10.7.02

DUMBASS QUOTE OF THE DAY:

"davniner: i have to eat now, but here's an interesting thought: philosophy is like the dark ages of human reasoning"

Riiight. As much as my Philosophy 202 GSI would disapprove of my using this argument, there'd be no science without philosophers. All the early Greeks, Euclid included-- amateur Philosophers. Don't even get me started about Pythagoras. Descartes, who, more than any other man, laid the groundwork for mathematics and physics that came after him, did his most important (and timeless) writing about Philosophy. Newton and Leibniz: both philosophers (Leibniz a particularly interesting one): Newton's groundbreaking treatise was called, after all, Mathematical Principles of Natural Philosophy.

Two other points:

1. This argument is a variation on the one famously put forward by Auguste Comte, the founder of sociology, also rather notably completely mentally unstable. I'm not sure which association is worse: endorsing the arguments of a crazy man, or a sociologist.

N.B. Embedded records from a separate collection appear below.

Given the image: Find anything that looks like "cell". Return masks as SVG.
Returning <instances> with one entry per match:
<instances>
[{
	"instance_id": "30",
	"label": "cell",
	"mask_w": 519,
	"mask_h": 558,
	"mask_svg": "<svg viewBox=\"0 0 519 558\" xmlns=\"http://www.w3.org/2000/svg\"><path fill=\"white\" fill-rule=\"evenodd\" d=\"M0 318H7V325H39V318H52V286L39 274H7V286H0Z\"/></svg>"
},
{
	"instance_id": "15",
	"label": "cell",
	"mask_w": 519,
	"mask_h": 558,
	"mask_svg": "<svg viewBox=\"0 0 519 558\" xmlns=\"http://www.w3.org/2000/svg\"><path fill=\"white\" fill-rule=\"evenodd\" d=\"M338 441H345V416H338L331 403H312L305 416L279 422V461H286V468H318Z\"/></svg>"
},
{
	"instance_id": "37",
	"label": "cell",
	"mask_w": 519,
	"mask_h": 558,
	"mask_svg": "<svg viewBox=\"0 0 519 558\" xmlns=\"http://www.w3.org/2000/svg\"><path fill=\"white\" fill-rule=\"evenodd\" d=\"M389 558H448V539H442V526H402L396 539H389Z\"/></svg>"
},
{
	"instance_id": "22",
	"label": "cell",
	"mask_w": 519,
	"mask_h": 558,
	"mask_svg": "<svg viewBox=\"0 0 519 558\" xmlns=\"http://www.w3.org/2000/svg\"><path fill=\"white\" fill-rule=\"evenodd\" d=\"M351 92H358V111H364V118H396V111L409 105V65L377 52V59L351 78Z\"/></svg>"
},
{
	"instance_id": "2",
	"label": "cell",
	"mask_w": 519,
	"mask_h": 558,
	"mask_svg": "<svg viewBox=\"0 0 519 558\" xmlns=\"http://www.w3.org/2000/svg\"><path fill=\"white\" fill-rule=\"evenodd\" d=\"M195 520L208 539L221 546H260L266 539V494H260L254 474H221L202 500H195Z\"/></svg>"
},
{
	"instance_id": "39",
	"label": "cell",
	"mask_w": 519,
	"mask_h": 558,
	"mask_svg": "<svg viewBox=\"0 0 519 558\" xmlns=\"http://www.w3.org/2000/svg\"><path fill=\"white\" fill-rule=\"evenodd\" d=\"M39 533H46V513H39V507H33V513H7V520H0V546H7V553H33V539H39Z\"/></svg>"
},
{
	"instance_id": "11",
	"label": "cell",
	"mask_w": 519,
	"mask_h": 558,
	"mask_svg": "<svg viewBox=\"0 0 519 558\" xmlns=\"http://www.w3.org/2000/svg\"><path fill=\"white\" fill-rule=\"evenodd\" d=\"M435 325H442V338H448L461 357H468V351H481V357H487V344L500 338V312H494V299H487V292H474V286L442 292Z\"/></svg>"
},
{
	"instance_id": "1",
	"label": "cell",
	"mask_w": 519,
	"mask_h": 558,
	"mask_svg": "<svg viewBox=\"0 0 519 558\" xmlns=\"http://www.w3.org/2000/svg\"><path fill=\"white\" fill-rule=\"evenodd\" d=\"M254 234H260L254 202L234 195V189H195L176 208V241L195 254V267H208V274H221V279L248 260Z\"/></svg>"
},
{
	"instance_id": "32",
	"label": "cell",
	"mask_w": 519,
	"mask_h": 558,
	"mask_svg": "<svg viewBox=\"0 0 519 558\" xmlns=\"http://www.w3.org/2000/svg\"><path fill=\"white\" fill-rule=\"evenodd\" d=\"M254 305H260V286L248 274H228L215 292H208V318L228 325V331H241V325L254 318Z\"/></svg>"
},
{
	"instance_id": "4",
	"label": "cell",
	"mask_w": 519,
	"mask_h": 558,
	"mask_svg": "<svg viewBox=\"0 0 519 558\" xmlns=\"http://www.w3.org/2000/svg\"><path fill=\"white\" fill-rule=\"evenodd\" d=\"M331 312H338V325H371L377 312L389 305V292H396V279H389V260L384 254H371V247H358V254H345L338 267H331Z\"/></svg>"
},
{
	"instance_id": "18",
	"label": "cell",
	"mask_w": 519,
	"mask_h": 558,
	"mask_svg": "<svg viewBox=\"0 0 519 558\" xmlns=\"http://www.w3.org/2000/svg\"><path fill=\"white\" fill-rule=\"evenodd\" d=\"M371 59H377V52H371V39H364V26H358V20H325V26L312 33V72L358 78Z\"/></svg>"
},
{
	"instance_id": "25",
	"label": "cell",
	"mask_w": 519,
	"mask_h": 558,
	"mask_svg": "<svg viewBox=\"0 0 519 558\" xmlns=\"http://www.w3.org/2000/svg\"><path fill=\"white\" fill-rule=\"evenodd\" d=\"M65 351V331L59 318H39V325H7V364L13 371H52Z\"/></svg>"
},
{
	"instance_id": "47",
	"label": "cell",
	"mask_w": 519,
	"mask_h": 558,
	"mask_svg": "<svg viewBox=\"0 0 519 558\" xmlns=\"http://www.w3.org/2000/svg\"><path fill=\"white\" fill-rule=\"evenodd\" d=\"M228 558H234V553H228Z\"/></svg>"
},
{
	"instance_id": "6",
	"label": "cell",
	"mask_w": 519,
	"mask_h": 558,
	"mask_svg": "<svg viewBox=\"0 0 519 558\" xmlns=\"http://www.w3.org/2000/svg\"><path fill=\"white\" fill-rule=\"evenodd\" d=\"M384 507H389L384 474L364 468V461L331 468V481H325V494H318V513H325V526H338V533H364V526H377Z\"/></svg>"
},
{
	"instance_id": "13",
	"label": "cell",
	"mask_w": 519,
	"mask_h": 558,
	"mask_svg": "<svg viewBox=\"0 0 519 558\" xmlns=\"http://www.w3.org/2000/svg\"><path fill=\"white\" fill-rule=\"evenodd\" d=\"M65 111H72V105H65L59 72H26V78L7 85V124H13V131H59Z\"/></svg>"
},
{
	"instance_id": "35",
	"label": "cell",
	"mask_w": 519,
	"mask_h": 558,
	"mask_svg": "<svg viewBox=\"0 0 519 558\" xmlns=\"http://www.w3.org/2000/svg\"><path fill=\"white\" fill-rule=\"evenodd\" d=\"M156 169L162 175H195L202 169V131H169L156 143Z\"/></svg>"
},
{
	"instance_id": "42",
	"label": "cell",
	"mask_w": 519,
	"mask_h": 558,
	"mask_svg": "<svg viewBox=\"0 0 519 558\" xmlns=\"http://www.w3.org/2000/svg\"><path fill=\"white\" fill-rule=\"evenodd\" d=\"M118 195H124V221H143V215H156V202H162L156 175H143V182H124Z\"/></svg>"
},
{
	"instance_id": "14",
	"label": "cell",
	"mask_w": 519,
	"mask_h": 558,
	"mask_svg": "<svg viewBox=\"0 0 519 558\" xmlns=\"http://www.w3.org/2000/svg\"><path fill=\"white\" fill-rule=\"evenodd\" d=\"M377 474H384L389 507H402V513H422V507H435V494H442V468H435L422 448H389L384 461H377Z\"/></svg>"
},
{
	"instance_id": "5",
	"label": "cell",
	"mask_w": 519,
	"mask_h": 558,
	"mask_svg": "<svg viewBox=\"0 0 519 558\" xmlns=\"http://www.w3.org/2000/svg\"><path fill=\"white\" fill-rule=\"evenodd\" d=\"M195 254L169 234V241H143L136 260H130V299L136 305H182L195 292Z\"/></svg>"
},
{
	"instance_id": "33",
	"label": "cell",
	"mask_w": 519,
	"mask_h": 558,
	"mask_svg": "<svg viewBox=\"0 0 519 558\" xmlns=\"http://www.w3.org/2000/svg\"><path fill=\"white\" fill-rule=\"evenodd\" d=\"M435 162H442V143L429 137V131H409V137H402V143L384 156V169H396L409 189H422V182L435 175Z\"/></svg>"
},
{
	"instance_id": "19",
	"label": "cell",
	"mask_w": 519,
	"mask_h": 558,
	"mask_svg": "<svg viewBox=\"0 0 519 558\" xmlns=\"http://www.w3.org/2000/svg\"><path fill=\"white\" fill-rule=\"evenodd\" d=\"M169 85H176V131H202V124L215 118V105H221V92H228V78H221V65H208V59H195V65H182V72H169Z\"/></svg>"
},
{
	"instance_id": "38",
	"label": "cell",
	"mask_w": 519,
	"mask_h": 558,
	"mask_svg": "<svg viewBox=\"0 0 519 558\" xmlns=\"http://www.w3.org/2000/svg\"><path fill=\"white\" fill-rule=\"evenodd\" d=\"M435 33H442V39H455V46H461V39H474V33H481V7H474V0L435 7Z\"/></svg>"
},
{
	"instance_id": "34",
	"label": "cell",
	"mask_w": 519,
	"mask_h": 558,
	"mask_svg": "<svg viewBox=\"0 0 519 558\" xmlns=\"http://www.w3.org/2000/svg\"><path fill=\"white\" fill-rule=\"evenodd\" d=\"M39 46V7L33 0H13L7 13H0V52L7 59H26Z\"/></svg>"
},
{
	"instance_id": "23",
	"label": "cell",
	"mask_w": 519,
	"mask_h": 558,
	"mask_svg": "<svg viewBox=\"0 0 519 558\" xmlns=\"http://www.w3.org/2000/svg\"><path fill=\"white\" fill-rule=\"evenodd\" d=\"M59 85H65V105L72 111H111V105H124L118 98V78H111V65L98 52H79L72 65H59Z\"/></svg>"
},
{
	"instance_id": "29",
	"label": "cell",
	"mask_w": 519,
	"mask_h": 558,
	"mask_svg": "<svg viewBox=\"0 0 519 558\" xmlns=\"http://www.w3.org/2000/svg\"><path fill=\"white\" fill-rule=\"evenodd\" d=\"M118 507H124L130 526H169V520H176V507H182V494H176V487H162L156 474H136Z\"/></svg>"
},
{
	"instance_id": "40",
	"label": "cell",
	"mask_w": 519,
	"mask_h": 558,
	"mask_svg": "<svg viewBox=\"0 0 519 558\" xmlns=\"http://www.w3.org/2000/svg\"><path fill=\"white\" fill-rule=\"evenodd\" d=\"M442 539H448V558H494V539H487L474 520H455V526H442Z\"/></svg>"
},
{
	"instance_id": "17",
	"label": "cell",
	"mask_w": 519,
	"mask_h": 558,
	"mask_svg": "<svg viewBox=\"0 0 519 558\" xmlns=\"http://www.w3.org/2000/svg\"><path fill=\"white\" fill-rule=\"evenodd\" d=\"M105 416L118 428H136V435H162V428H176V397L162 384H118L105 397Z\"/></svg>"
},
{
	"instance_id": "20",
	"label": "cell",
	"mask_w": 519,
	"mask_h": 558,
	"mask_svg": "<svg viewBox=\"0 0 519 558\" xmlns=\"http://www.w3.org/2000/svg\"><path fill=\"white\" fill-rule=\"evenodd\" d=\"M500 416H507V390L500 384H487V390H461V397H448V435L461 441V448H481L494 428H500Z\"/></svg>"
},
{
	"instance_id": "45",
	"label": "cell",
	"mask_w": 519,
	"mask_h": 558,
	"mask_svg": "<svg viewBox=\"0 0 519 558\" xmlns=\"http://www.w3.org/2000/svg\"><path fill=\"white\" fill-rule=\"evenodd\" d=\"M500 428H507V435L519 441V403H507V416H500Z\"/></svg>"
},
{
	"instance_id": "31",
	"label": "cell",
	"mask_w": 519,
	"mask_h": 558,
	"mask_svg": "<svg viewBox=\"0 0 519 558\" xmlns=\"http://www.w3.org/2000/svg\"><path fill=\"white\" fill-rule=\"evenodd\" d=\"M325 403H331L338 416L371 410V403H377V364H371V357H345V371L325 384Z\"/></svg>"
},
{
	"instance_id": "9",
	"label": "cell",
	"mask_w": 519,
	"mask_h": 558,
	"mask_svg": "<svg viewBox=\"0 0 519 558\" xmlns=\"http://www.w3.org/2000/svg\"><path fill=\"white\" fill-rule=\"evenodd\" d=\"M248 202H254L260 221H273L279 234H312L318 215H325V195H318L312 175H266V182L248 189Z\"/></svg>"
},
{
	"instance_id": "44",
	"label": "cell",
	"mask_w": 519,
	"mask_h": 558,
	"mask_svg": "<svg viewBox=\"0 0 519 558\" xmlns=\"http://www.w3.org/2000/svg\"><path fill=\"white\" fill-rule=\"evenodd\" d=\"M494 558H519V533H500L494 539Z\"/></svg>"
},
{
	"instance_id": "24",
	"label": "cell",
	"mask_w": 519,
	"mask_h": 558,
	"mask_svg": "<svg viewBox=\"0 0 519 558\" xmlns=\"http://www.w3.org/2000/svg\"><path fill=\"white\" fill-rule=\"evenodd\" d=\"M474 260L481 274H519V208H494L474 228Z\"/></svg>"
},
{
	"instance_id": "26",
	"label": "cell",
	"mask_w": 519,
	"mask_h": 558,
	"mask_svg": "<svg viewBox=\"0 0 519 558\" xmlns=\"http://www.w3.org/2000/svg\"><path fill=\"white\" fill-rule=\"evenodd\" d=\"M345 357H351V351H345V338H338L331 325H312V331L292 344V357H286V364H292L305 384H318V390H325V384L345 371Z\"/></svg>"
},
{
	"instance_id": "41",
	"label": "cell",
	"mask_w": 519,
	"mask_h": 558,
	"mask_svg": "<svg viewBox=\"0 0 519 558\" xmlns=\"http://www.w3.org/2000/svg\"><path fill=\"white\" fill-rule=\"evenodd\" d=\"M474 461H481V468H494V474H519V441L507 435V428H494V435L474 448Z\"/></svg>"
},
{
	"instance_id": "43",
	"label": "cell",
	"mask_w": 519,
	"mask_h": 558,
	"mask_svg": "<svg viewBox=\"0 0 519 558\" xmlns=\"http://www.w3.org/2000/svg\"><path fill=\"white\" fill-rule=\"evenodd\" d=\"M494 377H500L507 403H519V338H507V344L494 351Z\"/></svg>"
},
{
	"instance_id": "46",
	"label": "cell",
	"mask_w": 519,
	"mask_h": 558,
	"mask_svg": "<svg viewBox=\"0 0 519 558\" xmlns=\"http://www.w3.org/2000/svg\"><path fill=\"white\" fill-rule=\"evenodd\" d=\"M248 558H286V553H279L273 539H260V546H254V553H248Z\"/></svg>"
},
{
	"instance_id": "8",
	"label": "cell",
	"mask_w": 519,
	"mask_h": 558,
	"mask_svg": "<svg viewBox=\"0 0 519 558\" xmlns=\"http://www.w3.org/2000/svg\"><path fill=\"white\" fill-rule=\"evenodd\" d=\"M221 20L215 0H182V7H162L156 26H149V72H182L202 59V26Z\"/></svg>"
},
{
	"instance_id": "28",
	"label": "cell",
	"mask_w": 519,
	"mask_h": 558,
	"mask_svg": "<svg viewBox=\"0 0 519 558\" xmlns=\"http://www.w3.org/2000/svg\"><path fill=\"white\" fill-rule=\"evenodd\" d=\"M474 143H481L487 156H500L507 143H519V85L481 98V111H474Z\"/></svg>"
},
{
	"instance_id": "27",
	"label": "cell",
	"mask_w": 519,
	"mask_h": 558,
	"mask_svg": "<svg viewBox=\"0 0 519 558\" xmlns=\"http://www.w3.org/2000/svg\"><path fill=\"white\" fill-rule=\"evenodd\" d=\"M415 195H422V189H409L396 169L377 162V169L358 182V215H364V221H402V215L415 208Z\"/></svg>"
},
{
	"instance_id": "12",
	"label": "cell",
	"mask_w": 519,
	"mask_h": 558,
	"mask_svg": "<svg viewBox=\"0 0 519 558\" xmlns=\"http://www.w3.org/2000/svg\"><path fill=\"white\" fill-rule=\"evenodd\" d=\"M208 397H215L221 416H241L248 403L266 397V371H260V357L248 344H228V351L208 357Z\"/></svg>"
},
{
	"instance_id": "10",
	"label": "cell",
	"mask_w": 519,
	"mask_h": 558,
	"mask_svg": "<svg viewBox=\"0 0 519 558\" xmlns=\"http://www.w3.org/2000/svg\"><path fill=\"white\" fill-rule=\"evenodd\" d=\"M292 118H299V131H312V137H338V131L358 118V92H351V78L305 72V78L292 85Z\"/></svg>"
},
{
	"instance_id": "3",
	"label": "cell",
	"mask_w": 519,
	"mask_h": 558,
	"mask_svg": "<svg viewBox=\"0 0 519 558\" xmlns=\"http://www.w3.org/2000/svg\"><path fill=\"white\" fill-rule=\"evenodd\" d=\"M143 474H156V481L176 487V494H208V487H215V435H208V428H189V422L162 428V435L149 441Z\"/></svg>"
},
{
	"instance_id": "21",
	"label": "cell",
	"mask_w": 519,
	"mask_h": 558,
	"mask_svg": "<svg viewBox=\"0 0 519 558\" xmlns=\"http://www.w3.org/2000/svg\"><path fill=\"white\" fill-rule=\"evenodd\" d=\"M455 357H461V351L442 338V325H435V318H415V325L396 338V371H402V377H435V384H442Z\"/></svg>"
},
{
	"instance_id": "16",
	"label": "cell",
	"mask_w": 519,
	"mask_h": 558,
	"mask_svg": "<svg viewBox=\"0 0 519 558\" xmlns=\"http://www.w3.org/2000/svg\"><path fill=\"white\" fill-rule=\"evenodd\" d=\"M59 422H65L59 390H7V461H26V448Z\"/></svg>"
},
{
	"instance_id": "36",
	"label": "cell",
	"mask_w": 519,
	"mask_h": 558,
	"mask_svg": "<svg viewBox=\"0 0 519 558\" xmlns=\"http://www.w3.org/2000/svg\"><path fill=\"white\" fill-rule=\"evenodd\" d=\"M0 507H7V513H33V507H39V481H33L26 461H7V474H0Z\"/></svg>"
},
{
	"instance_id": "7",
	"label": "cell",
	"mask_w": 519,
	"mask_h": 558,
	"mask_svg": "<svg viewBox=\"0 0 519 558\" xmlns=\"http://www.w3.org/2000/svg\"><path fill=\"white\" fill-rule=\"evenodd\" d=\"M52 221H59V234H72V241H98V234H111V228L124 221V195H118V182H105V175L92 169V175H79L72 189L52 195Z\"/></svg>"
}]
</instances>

2. It is clichéd, to be sure, but it bears repeating: had Einstein never lived, someone would've eventually figured out General Relativity; if Bach had never lived, there'd be no Brandenberg Concertos. And, in my opinion, the world would be a worse place without the latter than without the former. But I can understand why scientists (and future scientists) are reticent to accept this: even if they're great geniuses, they're never that far ahead of their time, and someone else would always eventually be able to do their work. Hell, they'll even be surpassed by someone else someday. But Shakespeare, Rembrandt, Beethoven, Socrates: those men are the sine qua non of civilization. If I were going into a profession where I'd be another unimportant cog, I'd be bitter too.